The Moon

Lina Marron

3rd Place

Issue 3

Issue 2024

Gather around, and listen. Have you ever heard of this tale? 

Once upon a time, there was a woman given a special talent for building. But everything she built was flawed. 

Things built to dream? Forgotten. 

Things built to shield? Destroyed. 

Things built to assist? Hindered. 

The disasters of her works angered the deities, and they cursed her by cutting her in half; she then fled to a place where she discovered the pure, and the treasured; there, she crafted perfect things and deeds. When the deities caught up, the woman fled deeper, morphing herself into the darkness. In her wake, she left behind a glorious purple moon. 

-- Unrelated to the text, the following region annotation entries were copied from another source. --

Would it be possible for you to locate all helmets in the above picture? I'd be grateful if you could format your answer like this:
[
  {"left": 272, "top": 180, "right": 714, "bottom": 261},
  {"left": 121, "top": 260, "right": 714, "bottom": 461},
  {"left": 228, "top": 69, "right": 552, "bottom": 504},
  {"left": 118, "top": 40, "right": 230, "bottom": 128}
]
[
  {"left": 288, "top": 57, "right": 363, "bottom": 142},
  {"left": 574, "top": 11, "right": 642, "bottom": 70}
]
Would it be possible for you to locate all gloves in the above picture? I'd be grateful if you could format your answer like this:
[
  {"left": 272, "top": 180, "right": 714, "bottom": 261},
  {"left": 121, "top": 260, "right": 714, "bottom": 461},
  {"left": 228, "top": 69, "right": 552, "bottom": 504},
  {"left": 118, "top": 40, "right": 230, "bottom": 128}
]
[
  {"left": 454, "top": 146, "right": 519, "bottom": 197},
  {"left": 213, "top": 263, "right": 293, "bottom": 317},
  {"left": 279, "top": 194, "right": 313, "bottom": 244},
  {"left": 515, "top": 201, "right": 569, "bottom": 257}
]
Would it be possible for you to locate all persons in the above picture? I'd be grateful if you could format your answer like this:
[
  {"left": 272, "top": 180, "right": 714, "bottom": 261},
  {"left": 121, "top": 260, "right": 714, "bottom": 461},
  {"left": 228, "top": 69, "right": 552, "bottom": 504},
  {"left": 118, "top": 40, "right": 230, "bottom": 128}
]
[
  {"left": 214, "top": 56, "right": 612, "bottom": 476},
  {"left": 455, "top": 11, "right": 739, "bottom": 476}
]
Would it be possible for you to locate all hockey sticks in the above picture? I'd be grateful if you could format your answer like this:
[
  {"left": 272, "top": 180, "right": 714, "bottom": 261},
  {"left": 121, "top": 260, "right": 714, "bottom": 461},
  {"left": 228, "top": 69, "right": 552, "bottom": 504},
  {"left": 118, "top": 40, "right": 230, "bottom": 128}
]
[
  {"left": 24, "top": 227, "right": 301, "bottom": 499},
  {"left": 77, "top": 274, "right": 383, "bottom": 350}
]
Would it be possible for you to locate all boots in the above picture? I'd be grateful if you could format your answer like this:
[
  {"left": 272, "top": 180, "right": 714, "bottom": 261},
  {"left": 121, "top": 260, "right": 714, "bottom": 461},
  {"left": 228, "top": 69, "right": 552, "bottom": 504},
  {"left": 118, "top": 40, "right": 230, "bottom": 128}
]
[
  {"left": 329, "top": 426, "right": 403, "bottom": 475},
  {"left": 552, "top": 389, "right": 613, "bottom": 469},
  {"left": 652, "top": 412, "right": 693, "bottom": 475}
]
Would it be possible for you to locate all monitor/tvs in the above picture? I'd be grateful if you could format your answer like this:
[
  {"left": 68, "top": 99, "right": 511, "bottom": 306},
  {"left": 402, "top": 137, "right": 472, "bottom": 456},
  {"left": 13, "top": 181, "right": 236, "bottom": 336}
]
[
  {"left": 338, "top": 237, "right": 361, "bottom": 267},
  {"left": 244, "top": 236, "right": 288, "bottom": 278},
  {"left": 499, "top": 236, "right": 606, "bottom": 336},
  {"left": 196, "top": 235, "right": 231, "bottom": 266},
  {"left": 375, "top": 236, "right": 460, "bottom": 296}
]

And of her creations? Still trapped, but if the woman became whole , they may have freedom forever and ever. 

************************************************************************************************* She stumbled down the cobbled lane. Her lofty feathered hat tipped with every step she took, letting light peek at her hidden face. A jagged seam ran down the center, her skin sewn together by impatient hands. The left half of her face was covered with crumbling green skin, a childish smile etched onto her cheek; her left eye was circled in crimson eyeliner. The right half of her face: creased indigo skin and a murderous glare from her golden eye dotted in pale purple paint. Her right arm appeared bulkier, stronger; her left arm, thinner and weaker, hung by her side. Her torso was slender but twisted, bent out of shape by the punishment. She limped forward, her movements marked by a sequence of squeaks, giggles, and occasional ( mostly from the right side of her face) tragic sighs. 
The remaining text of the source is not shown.